You mean "Blacklight"- That is Ultraviolet? Well, you may go for it. Some glass bottoles show fluorescence in UV, and choose the wavelength that can particularly shine inpurities of glass. You might be well able to see strain field of glasses as well if you use polarizer for UV ray and then pass through polarization analyzer. Use lower wavelength UV for better penetration, and use FIR filter as well. If you tend to use Hard-UV or soft X-ray, chances are that diffraction from crystalline impurities would be readily detected. You need some radiation-deterring protection as well. White Light or IR would be difficult to manually observe or put strain on eye of observer (but it may reduce cost, especially if you put workers at risk and put them physically in side of production line), but since UV is invisible, data capturing , image analysis and interpretation are already bulit into the system.
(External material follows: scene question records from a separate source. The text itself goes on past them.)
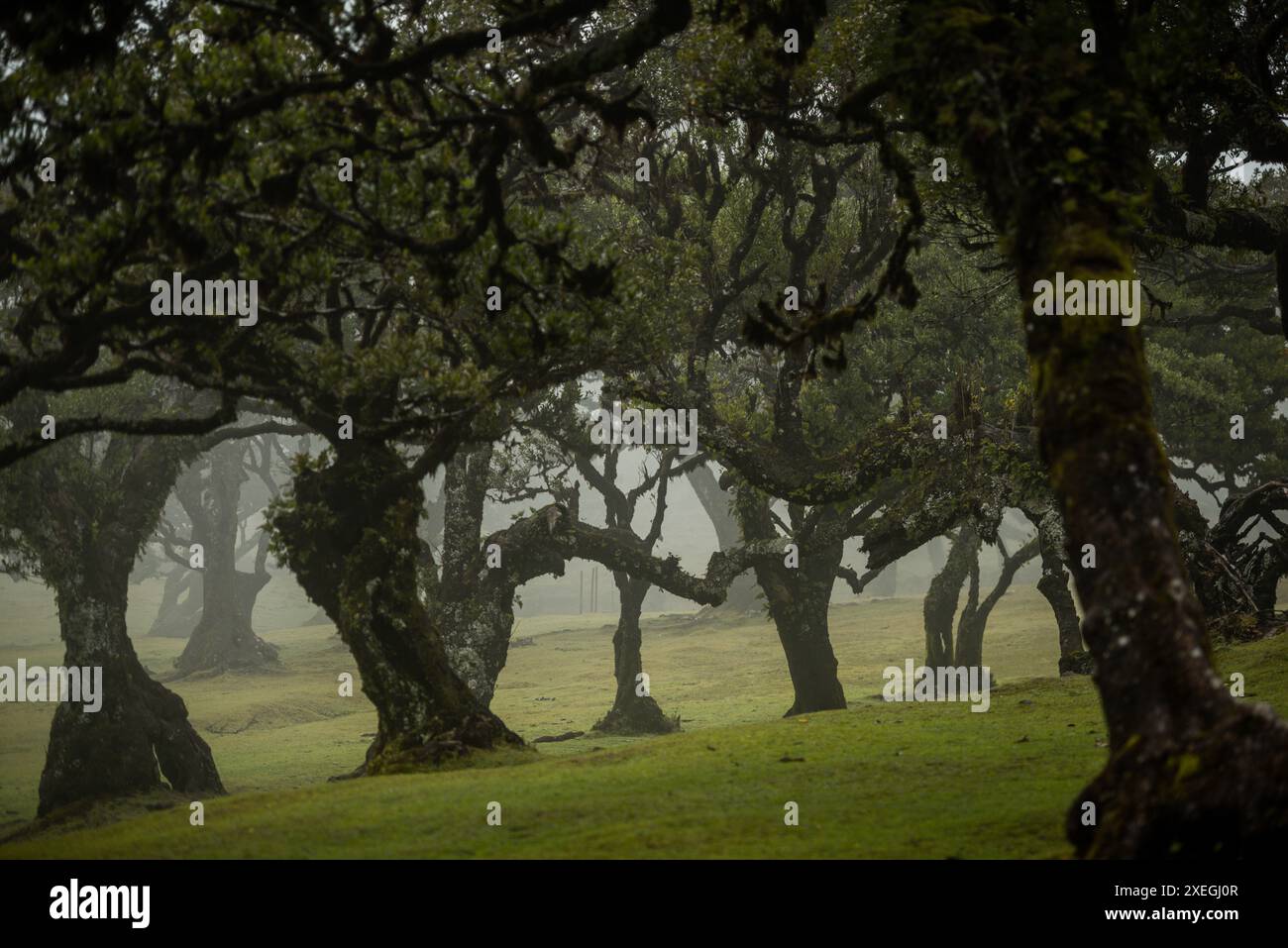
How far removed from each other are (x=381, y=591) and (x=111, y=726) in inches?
462

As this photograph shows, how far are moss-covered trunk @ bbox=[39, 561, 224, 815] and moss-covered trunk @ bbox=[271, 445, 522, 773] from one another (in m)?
10.2

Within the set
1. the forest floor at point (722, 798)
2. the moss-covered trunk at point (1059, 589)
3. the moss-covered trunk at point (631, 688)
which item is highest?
the moss-covered trunk at point (1059, 589)

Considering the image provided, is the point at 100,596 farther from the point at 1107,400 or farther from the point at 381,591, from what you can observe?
the point at 1107,400

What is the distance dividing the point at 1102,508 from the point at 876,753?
6.27 meters

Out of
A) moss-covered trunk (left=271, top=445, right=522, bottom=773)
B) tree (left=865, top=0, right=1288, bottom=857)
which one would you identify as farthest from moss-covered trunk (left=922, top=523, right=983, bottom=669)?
tree (left=865, top=0, right=1288, bottom=857)

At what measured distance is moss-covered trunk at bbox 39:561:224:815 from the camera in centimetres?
2342

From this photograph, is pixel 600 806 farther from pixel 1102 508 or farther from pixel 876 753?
pixel 1102 508

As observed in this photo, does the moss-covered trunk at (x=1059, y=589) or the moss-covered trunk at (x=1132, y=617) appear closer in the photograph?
the moss-covered trunk at (x=1132, y=617)

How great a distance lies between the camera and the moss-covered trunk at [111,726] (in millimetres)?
23422

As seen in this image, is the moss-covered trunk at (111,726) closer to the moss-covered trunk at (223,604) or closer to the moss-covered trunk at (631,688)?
the moss-covered trunk at (631,688)

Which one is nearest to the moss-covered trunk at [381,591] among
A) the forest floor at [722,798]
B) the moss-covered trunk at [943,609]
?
the forest floor at [722,798]

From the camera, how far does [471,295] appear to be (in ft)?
52.4

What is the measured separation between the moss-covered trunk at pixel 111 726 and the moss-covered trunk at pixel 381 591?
1016cm
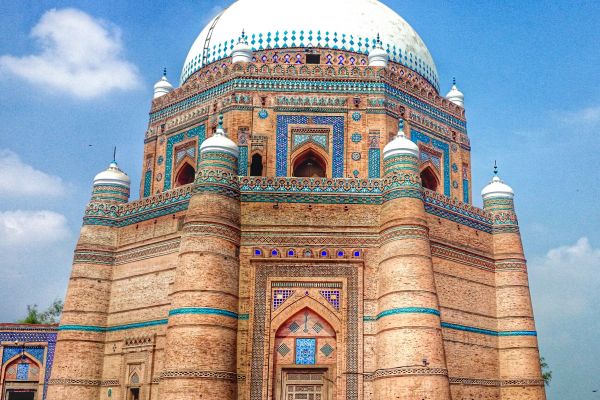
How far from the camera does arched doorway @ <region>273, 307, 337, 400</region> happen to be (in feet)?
36.8

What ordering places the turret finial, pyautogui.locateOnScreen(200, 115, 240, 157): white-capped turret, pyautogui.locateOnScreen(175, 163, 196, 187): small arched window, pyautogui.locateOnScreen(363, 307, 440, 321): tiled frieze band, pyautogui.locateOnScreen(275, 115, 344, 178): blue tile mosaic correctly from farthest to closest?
pyautogui.locateOnScreen(175, 163, 196, 187): small arched window < pyautogui.locateOnScreen(275, 115, 344, 178): blue tile mosaic < the turret finial < pyautogui.locateOnScreen(200, 115, 240, 157): white-capped turret < pyautogui.locateOnScreen(363, 307, 440, 321): tiled frieze band

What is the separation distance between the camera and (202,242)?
1115cm

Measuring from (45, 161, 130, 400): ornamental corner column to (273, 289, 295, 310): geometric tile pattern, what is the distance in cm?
322

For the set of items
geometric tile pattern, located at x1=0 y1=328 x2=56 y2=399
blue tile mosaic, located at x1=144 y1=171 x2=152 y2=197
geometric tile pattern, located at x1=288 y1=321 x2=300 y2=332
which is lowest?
geometric tile pattern, located at x1=288 y1=321 x2=300 y2=332

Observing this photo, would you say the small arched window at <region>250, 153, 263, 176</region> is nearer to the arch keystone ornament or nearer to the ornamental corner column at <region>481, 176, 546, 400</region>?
the arch keystone ornament

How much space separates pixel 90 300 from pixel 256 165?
3544mm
So- you get it!
Piotr Garbacz previously reviewed the use of UV backlight in the "INSPECTION OF TABLEWARE GLASS PRODUCTS AT THE HOT END OF PRODUCTION LINE" paper and concluded that "Industrial trials have shown that this method cannot be used due to the significant reduction of the fluorescence effect with increasing temperature".
I want to use visible or infrared backlight but I don't know, which one is better!?